● How to complete this task
Return the whole comment thread below about Gabriel Garcia Marquez and his characters, word for word, without the material that follows it.

● Provided text
[Start of Attachment]

I guess that is what I like about Gabriel Garcia Marquez, he does not always write his characters to be people we necessarily like or fall in love with. He does not stick to what is “politically correct” or polite in society. It is what makes his books interesting, and I like that.
the niece was 14 years old. despicable! i agree with your observation about gabril garcia marquez. in fact, in one of his interviews, he said something like the readers should not be trapped with their emotions in reading the novel, much more focusing on the character of Ariza. But at the end of the novel, I was really exhausted with Ariza. He still remains to be the least likable (that’s putting it mildly) male character I’ve ever met in fiction.
I’m not excusing the character but it isn’t clear that he raped the maid, just that he bought her silence over the pregnancy. I don’t think he raped her, unless the author has said otherwise. Regarding the niece’s age, that wasn’t the best but you must remember the time period the book is set in.
hi IDEA – thanks for visiting and commenting:-).
the maid was raped. this was how the author wrote about it:
“Less than ten years before, he had ASSAULTED one of the maids behind the main staircase in the house, dressed and standing as she was, and in less time than a Filipino rooster he had left her in a family way.”
… can the author be unclear with his use of the word “assaulted”?

[End of Attachment]

● Listed records
[Start of Attachment]

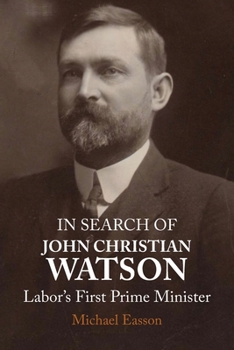 Paperback In Search of John Christian Watson: Labor's First Prime Minister Book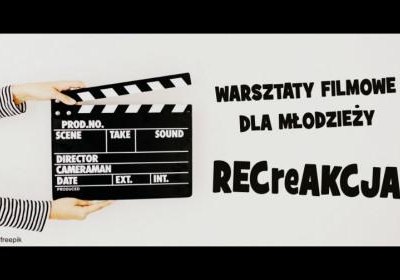 RECreAKCJA – warsztaty filmowe dla młodzieży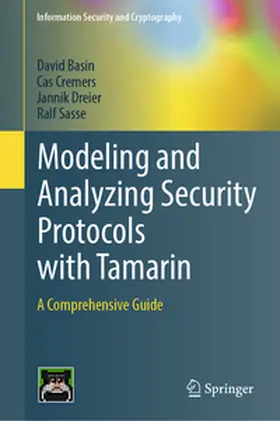 Basin / Cremers / Dreier |  Modeling and Analyzing Security Protocols with Tamarin | eBook | Sack Fachmedien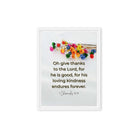 1 Chronicles 16:34 Bible Verse, give thanks Framed Canvas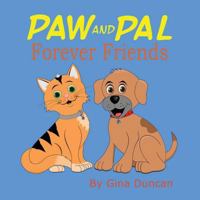 Paw and Pal Forever Friends 1539606317 Book Cover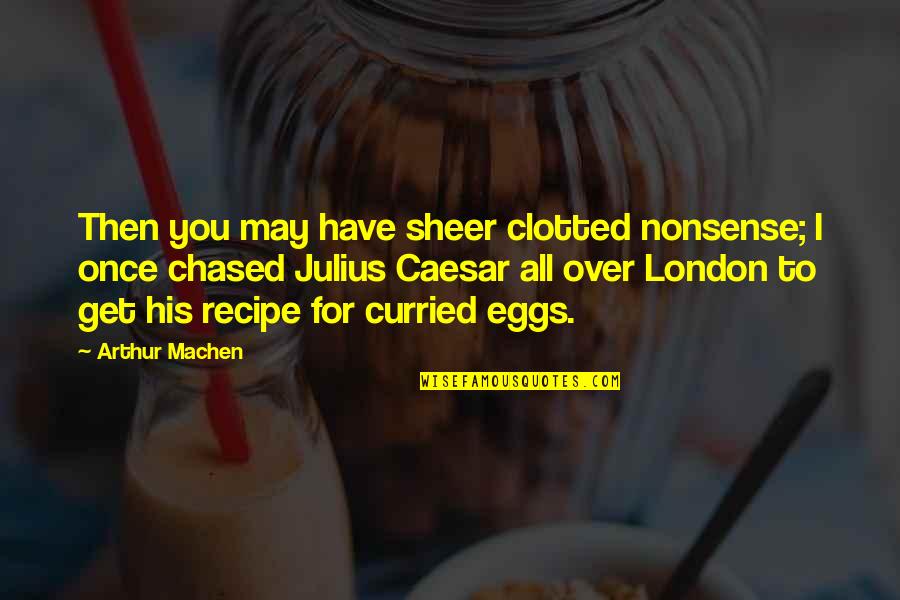 Misshapes Bar Quotes By Arthur Machen: Then you may have sheer clotted nonsense; I Misshapes Bar Quotes By Arthur Machen: Then you may have sheer clotted nonsense; I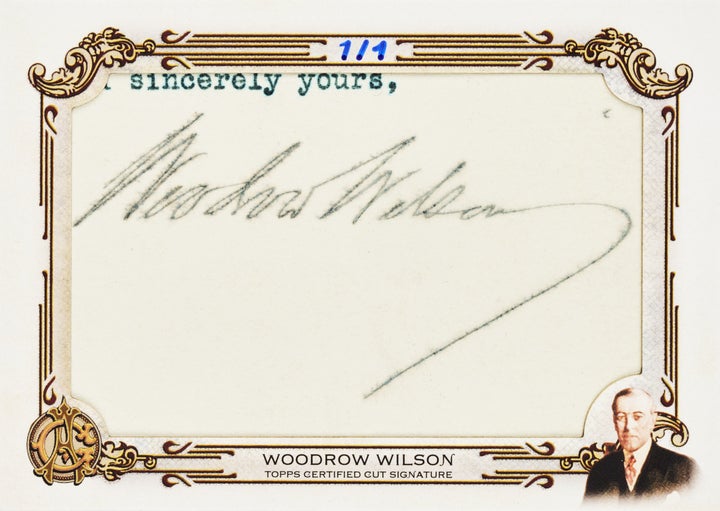 2025 Topps Allen & Ginter President Woodrow Wilson cut signature card. 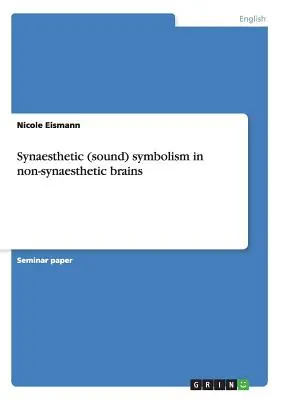 Synästhetische (Klang-)Symbolik in nicht-synästhetischen Gehirnen - Synaesthetic (sound) symbolism in non-synaesthetic brains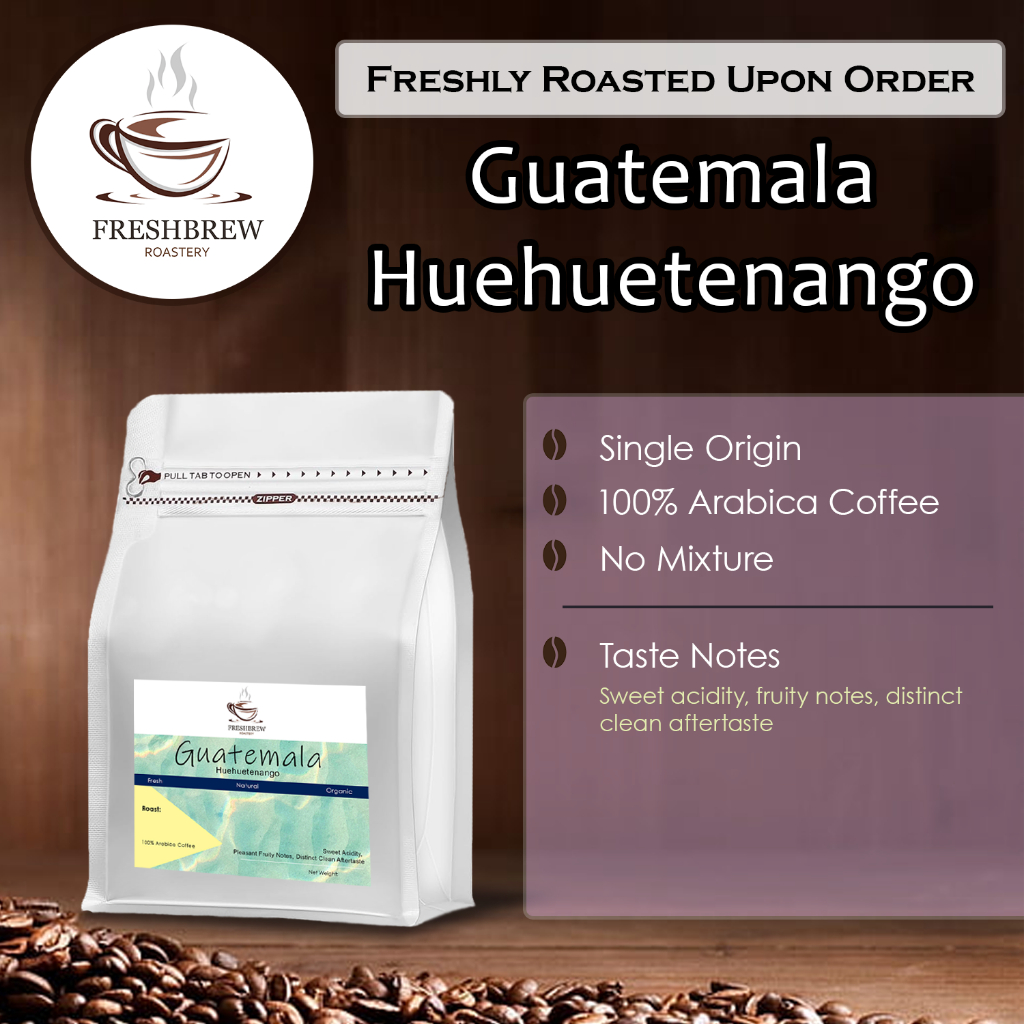 Freshly Roasted Freshbrew Guatemala Huehuetenango Single Origin 100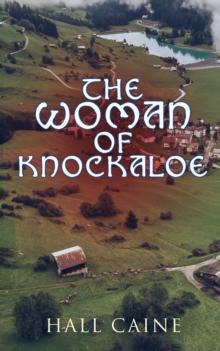 The Woman of Knockaloe : Historical Romance Novel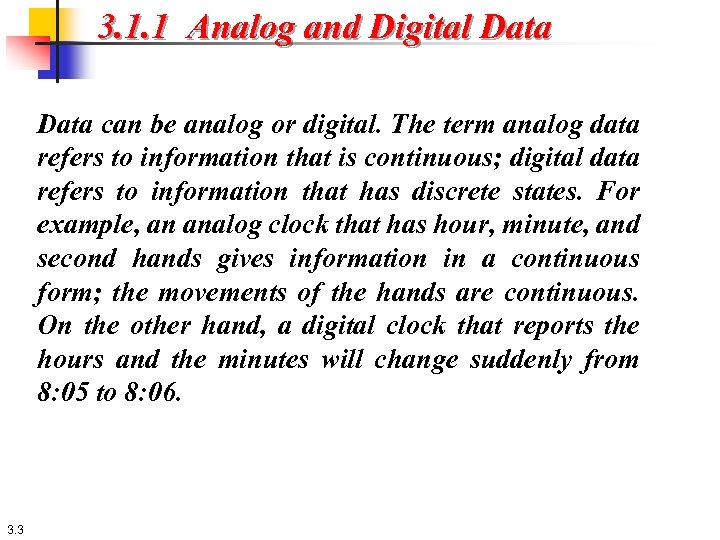 3. 1. 1 Analog and Digital Data can be analog or digital. The term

[End of Attachment]

● Problem solution
I guess that is what I like about Gabriel Garcia Marquez, he does not always write his characters to be people we necessarily like or fall in love with. He does not stick to what is “politically correct” or polite in society. It is what makes his books interesting, and I like that.
the niece was 14 years old. despicable! i agree with your observation about gabril garcia marquez. in fact, in one of his interviews, he said something like the readers should not be trapped with their emotions in reading the novel, much more focusing on the character of Ariza. But at the end of the novel, I was really exhausted with Ariza. He still remains to be the least likable (that’s putting it mildly) male character I’ve ever met in fiction.
I’m not excusing the character but it isn’t clear that he raped the maid, just that he bought her silence over the pregnancy. I don’t think he raped her, unless the author has said otherwise. Regarding the niece’s age, that wasn’t the best but you must remember the time period the book is set in.
hi IDEA – thanks for visiting and commenting:-).
the maid was raped. this was how the author wrote about it:
“Less than ten years before, he had ASSAULTED one of the maids behind the main staircase in the house, dressed and standing as she was, and in less time than a Filipino rooster he had left her in a family way.”
… can the author be unclear with his use of the word “assaulted”?